Thanks for all the encouraging comments on my last blog. Especially Thomas for changing my perception. This is my forever quit. I've got through a tough time without reaching for a cigarette and that has built my confidence. I also have to realize that I have dropped down to the 14 mg patch. I am doing better now (craves) than I have in several days.

 

And the best part?
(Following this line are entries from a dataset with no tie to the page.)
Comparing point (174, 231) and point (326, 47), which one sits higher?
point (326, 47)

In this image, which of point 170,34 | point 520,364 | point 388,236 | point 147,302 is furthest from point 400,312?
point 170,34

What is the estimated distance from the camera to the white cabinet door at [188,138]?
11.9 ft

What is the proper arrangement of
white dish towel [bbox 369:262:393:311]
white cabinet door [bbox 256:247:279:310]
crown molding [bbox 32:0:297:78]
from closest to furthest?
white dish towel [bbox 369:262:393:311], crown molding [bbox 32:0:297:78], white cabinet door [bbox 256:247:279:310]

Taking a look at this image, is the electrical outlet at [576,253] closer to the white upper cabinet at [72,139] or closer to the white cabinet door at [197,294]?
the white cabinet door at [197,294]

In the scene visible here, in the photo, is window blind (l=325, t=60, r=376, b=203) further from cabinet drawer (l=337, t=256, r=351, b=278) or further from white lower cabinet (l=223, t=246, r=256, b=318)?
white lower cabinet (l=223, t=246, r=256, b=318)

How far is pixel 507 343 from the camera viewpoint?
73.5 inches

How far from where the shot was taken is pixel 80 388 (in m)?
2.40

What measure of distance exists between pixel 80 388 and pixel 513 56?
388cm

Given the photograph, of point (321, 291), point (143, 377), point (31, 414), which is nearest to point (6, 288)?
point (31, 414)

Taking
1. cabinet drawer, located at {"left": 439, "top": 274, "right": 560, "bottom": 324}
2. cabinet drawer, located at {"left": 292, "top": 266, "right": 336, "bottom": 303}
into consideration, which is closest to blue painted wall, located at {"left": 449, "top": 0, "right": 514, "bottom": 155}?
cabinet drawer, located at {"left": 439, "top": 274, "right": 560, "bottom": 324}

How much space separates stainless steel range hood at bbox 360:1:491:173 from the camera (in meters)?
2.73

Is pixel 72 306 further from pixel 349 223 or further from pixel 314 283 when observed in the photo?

We are having beautiful weather in NC! That's a great attitude adjuster.

 

Love,

Connie

Who know that venting could save a life? My past relapses with alcohol and cigarettes were always about not having adequate coping mechanisms and when things would get tough, I would smoke (and drink). But I've never reached out when things did get tough-not even to my husband. He doesn't deal well with mental or physical issues when it comes to me. I learned very young not to bare your troubles. Well this time I did. Not only here but to my husband and anyone else willing to listen.I call what I went through last week my mini nervous breakdown. But guess what? I didn't smoke or drink. I read all of your comments and they got me through! I went for my antibody infusion and I'm feeling a little stronger but I won't know for sure how much it helped until after I have labs drawn on Mon.

 

What I'm not so thrilled about? NML.These chest feelings like I need nicotine because it really is my oxygen just won't go away. It's been 2 weeks now and until 2 more weeks is a very vulnerable time for me because I usually relapse between 6 and 8 weeks. I'v bound determined not to this time because I'm telling myself over and over to not stop just short of the miracle.

 

I'm hoping this blog makes sense because I got up at 4:30 and I'm tired!!!

 

Wishing you all a happy smoke-free day. Also hoping for good outcomes to all our Texas friends and family!